Dolores parked herself in front of Moira and placed bony hands on her shoulders. “Well, now. Let’s look at you. Right pretty, you are, and younger than Tom let on.”
“Not nearly so young as I look, I promise,” Moira murmured.
“Good breeding. It’s in the genes.” Dolores nodded, sharp and decisive, her Carolina blue eyes dancing. “And the hair. Tom always was a sucker for the red-heads.”
Tom coughed into his hand, though Moira saw the smile he hid behind his fist plain enough. “She’s not a heifer at auction, Mom.”
“Didn’t say a thing about her breeding hips, now, did I.”
Josh snickered, turning it into a hum when his father speared him with a stern glare.
“We haven’t talked about kids yet,” Tom said. “In fact, that subject is completely off limits for the foreseeable future.”
Moira’s stomach dipped and rolled. Would Tom want children with her? She glanced at his niece and nephew. Their gazes avidly followed the adults’ conversation. Tom had spoken of them in the days leading up to this one, always with a proud fondness. Men always wanted their own seed to prosper, sons especially, and he’d want a son.
Her heart sank down to her knees. Tom would want a son, and she could never give him one. Daughters, though, that was a different story. She met his gaze across the room. A soft smile played along his mouth and he’d tucked his hands into the loose pockets of his slacks. He’d be a good father, would Tom, never abandoning his children, never leaving them to a Daughter’s hard fate.
The tattoos in her back burned and itched. If Siobhan and Hannah had had fathers such as him, ones who’d protected them and talked sense into their hard, stubborn heads, they might still be alive today, and Moira wouldn’t be living with the agony of watching them die.
Dolores slung an arm around Moira’s shoulders and squeezed, taking Moira’s breath. “Don’t suppose you know how to baste a turkey.”
“I’ve a fair hand in the kitchen, though nothing near as good as Tom’s,” Moira admitted.
“That’ll do, then. Jilly-girl, it’s your turn in the kitchen. We’ll leave the boys to the TV.”
Jilly rolled her eyes, though she rose quickly enough, a familiar smile tugging at her mouth.
Moira tagged along behind Dolores and Jilly. Tom stopped her with a hand on her shoulder. “Don’t let Mom pester you,” he said softly.
“We’ll be fine.” She cupped his jaw and pressed a gentle kiss to his lovely mouth. “I’m safe with her, and she and Jilly with me. The turkey might squawk a protest, though.”

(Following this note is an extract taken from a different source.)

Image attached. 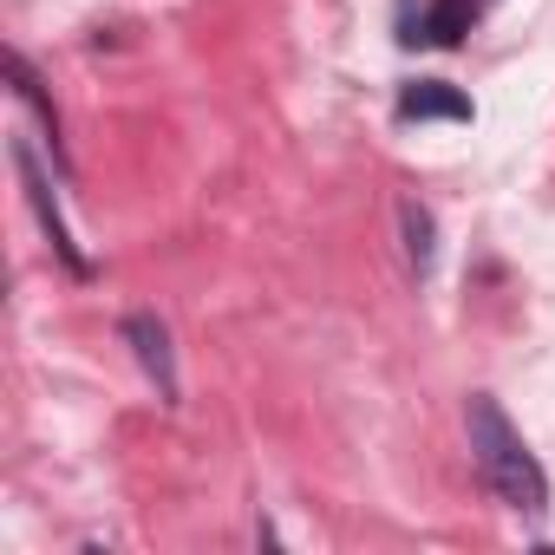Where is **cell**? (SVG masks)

He grinned and stole another kiss, then let her go. She glided past him, moving slowly more to humor her shoes than to entice her lover, and was well aware of accomplishing both.
Would he want children, her Tom? Would he mate with her during the needing and see her through the pregnancy that would surely follow? Would he stand beside her as she gave birth and welcome the life she pushed from her body?
Once in the kitchen, a cramped, cheerily decorated space full of light and the delicious scent of turkey roasting, Dolores handed out aprons. Moira pulled one carefully over her hair and secured it, then helped Jilly do the same, the small routine achingly familiar and nowhere near forgotten.
Daughters had long, long memories, crisp, clear memories sharpened by the enduring centuries and the curse levied by an unjust hand. The pain of her daughters’ deaths would never heal, not entirely, and though she’d sworn to think carefully on having another, her mind couldn’t quite push aside the tiny need buried deep in her heart, to carry Tom’s child under it and gift him with a love like no other.